I also saw eight Great Egrets and a Great Blue Heron in the large bay to the right of the mudflats, near the end of Scrivens Street. Although I usually see herons and egrets in the marshy bay at the western end of Andrew Haydon Park, this was the first time I’d seen them here.
Two Bonaparte’s Gulls were walking along the edge of the mudflats, while the third was swimming in the water. Although this species is quite common along the Ottawa River this time of year, these were the first ones I’d seen this fall.
Three Lesser Yellowlegs were also foraging at the water’s edge with several peeps. This one stopped to preen while the other two walked further out and eventually flew east to the mudflats near Scrivens Street.
There were about five peeps at the edge of the water, all Least Sandpipers except for one. The other was slightly larger, with a dark bib and a chunky shape. I was stumped at first in trying to identify it, for the shape and the colours didn’t match any of the peeps I am familiar with. The bib wasn’t extensive enough for a Pectoral Sandpiper, and it seemed too plump and lacked the faintly bluish-edged feathers of a Baird’s Sandpiper.
However, when I got home and checked my photos I could see the long wingtips projecting beyond the tip of the tail and the dark lores (the area of the face between the eye and the bill) interrupted by a pale spot above. This last field mark was a new one for me, and is described in The Shorebird Guide by O’Brien, Crossley and Karlson. It was definitely a Baird’s Sandpiper, though all the ones I had seen before were slimmer, and didn’t have the swallowed-a-basketball appearance as this one did.
I decided to check the creek again and found even more Least Sandpipers; altogether I counted about 15. One of them climbed up onto this tree trunk and began to examine it for food.
I didn’t find any birds of interest along the creek bed, so I drove over to Mud Lake next to look for songbirds. I only spent about an hour and a half on the ridge and along Cassels Street, and found 33 species including one Spotted Sandpiper, one Gray Catbird, two phoebes, a Great-crested Flycatcher, and this flycatcher which I thought might be an Eastern Wood-pewee even though it flicked its tail a couple of times like a phoebe.
Flycatchers are a tough group to identify, especially when they aren’t singing. I do most of my identification by voice alone, unless it’s an easy one such as Eastern Kingbird, Great-crested Flycatcher, or an Eastern Phoebe bobbing its tail.
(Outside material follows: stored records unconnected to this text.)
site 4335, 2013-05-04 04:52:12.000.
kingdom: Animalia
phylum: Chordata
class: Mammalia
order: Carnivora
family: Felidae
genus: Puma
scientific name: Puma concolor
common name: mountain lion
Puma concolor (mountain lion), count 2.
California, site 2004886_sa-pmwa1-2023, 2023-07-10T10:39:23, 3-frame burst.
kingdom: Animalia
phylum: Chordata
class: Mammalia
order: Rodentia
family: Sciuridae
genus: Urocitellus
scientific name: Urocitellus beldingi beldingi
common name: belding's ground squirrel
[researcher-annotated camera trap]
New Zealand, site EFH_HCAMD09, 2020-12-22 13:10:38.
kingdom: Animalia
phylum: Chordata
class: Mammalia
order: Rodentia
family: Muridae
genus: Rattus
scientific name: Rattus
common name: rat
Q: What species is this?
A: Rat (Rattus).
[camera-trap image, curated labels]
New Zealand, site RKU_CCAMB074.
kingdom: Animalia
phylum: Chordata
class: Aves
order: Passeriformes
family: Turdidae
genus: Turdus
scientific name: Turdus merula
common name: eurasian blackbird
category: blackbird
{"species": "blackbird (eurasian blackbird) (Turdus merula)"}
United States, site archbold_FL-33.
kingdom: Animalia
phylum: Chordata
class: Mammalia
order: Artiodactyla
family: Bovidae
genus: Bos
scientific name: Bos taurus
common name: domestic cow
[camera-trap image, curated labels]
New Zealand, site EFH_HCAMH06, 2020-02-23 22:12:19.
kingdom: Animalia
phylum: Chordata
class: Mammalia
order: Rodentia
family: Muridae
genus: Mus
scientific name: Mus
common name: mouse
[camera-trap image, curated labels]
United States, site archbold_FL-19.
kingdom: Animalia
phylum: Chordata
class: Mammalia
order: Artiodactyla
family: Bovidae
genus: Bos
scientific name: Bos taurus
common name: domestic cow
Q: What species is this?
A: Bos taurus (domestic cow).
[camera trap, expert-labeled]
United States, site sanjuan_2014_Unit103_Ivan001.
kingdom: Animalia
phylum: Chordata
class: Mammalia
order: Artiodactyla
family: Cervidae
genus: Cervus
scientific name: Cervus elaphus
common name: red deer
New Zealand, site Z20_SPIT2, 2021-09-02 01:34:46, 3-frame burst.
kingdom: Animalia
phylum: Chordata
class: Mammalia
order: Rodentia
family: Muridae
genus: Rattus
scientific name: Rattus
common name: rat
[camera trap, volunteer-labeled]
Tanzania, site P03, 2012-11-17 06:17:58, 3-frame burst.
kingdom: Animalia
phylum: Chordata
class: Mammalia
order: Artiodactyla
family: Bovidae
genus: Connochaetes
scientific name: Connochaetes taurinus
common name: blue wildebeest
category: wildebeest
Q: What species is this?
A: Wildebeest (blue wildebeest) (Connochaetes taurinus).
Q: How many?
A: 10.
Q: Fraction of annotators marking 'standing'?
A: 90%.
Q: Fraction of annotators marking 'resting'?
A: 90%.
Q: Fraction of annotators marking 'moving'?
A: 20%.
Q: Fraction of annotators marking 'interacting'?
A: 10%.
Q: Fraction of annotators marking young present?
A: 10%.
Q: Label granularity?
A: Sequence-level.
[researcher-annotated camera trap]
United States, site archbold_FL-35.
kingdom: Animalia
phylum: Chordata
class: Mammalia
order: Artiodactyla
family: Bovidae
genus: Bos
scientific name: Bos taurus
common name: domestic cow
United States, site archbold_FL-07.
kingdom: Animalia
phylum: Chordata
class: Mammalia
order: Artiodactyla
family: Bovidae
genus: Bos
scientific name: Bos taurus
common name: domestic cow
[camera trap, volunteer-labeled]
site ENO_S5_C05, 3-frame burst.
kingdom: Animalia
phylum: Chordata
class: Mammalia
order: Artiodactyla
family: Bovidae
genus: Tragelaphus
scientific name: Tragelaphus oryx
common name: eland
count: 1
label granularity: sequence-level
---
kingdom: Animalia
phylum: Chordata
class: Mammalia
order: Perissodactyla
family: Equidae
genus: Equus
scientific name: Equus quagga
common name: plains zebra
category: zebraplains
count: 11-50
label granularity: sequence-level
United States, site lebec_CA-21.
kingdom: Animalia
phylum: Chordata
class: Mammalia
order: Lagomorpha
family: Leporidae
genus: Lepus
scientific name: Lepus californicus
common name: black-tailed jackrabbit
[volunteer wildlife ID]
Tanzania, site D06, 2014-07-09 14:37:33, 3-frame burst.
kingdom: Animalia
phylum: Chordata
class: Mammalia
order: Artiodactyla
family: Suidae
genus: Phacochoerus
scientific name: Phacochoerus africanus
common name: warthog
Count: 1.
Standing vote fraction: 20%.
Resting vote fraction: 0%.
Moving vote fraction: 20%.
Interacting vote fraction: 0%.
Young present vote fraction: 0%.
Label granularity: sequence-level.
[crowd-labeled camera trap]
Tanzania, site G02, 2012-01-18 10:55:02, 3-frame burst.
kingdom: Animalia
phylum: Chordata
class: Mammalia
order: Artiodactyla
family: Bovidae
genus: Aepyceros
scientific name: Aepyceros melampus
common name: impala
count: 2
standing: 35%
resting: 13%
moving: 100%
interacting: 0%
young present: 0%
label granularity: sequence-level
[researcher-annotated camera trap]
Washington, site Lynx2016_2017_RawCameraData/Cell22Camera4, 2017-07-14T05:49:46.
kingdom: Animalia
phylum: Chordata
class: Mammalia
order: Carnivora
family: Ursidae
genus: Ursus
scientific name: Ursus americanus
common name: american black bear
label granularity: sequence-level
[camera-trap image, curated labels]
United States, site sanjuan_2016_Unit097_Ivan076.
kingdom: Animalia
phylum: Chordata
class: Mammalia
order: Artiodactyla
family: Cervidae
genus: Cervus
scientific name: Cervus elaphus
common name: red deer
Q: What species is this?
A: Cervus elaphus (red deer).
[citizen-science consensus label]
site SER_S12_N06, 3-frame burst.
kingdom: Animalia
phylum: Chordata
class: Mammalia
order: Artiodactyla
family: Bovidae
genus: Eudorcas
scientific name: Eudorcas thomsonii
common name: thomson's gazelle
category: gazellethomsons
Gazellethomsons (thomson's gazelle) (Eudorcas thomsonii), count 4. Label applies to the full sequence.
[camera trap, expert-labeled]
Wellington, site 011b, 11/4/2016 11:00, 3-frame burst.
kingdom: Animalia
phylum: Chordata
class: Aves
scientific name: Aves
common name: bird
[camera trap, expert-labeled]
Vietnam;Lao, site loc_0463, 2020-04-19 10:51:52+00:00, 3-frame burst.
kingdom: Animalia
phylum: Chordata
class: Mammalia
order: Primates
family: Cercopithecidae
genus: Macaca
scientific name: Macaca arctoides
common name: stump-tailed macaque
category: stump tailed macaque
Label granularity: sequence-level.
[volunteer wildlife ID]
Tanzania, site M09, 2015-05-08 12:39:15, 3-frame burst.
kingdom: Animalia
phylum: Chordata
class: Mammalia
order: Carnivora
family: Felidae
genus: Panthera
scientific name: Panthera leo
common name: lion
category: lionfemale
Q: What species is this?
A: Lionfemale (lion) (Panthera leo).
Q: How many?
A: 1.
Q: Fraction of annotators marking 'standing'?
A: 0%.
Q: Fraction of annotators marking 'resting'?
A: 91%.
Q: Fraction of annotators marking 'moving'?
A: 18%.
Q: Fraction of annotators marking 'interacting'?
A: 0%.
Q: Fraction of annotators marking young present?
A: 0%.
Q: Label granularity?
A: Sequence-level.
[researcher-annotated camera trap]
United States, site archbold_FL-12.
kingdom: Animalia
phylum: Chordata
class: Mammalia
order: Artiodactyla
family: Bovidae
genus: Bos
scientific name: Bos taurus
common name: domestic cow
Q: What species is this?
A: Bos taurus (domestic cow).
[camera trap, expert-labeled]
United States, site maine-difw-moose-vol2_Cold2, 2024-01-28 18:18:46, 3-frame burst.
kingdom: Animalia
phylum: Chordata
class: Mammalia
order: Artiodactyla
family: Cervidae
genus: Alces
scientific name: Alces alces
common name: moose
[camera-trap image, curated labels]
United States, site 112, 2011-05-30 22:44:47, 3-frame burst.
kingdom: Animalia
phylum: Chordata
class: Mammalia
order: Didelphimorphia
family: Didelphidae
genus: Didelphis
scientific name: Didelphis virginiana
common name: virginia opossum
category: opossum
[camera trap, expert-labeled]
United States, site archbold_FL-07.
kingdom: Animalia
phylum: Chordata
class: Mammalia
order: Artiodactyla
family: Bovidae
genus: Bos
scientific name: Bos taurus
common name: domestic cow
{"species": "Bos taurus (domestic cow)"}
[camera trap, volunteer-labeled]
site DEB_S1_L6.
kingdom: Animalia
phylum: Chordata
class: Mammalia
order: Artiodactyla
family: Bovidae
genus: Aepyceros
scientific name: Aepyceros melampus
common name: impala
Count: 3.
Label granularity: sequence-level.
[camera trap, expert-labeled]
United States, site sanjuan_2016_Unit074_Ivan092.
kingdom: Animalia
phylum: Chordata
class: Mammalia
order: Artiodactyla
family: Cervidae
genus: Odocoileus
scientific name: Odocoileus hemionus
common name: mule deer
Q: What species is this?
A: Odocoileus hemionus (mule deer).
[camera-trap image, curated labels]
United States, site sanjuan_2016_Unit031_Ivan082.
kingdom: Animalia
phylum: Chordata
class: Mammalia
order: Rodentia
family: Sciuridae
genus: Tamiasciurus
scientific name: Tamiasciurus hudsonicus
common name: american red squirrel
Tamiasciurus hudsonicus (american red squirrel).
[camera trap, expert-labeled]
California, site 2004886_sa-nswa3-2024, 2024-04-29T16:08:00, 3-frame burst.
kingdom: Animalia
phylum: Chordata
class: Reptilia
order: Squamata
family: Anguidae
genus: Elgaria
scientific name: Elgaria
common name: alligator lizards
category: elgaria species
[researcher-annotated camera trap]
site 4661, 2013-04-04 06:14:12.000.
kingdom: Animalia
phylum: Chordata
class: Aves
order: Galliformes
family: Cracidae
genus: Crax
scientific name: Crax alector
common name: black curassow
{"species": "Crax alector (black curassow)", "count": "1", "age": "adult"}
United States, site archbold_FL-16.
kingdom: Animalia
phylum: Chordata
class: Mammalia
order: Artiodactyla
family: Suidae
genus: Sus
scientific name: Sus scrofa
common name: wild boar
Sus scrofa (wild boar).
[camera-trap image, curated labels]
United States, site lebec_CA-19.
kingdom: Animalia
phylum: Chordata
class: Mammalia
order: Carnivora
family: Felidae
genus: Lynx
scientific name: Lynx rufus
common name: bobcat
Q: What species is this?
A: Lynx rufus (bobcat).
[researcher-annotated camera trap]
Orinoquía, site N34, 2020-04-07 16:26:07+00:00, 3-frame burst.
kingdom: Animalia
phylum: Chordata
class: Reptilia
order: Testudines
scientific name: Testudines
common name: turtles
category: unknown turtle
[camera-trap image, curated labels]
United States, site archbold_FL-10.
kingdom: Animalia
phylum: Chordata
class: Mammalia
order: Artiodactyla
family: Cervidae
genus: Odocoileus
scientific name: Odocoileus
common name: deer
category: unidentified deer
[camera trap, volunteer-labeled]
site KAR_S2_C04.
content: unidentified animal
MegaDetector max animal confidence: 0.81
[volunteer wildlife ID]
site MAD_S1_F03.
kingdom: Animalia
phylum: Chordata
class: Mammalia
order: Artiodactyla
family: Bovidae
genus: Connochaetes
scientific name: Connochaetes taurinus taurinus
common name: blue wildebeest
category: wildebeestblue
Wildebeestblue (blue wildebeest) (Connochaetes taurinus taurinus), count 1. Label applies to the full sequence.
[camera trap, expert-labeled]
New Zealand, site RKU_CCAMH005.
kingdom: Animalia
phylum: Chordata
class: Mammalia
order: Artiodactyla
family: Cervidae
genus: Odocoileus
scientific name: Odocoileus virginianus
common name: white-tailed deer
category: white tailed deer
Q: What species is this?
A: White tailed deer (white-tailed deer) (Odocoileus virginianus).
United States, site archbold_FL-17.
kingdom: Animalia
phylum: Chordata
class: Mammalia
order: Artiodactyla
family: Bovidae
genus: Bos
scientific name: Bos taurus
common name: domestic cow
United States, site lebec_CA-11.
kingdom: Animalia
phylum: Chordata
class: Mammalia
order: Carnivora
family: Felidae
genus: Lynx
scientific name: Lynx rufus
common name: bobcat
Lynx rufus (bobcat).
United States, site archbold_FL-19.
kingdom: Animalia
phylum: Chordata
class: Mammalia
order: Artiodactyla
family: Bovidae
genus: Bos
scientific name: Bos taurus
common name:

This is another photo of the same individual, showing him at a different angle.
Here is a Great-crested Flycatcher I found hunting in the same area:
I ran into Paul Matthews, and when he pointed out an Empidonax Flycatcher I didn’t pay too much attention as these birds are notoriously difficult to identify unless they are singing. However, when he said “Yellow-bellied Flycatcher”, that got my attention! I have only ever seen one of these birds before, at Shirley’s Bay in September 2010, and that one was identified for me by Chris Lewis and Paul Mirsky as it didn’t offer a very good view.
According to Cornell, the Yellow-bellied Flycatcher is the easiest eastern Empid to identify, as its yellow underparts distinguish it from the other eastern Empids. Sibley points out the low contrast between the olive malar and yellow-olive throat and notes that this distinguishes even worn Yellow-bellied Flycatchers with little yellow colouration from other species. In other words, the other Empids all have white throats that contrast sharply with the darker cheeks, while the colours of the cheeks and the throat blend together in the Yellow-bellied Flycatcher. Fortunately this individual gave us plenty of time to study him as he perched out in the open for a couple of minutes.
I also saw a pair of Baltimore Orioles, a Rose-breasted Grosbeak, and several warblers including Chestnut-sided, Black-and-White, Magnolia, Yellow, Yellow-rumped, and Cape May. There were quite a few Yellow-rumped and Cape May Warblers on the ridge. Most of the Cape May Warblers were bright yellow with streaked breasts and yellow throats, indicating adult birds. First fall Cape May Warblers are grayer and drabber and resemble first fall Yellow-rumped Warblers, especially since both species have yellowish-coloured rumps. One field mark I’ve learned to check for in first-year birds is the presence of a yellow or a pale supercilium.
This is a different individual; note the more heavily streaked breast. Note the slight, downward-curved bill, which can be useful for identification.
Cape May Warblers also have a dark cap, a semicircular cheek patch which is rust-coloured in breeding males and gray in all other plumages, and a yellow patch behind the cheek patch that curves upward toward the supercilium. These marks are useful in identifying drab first-year birds which are not bright yellow like the adults.
A female Red-winged Blackbird perching quietly in a shrub also caught my attention; I didn’t notice until after I got home and looked at my photos that she appeared to be injured. It looks like some of her feathers are missing above the rump.
With so many different shorebirds and warblers around, there is no question that fall migration has begun. With luck it will be a good one!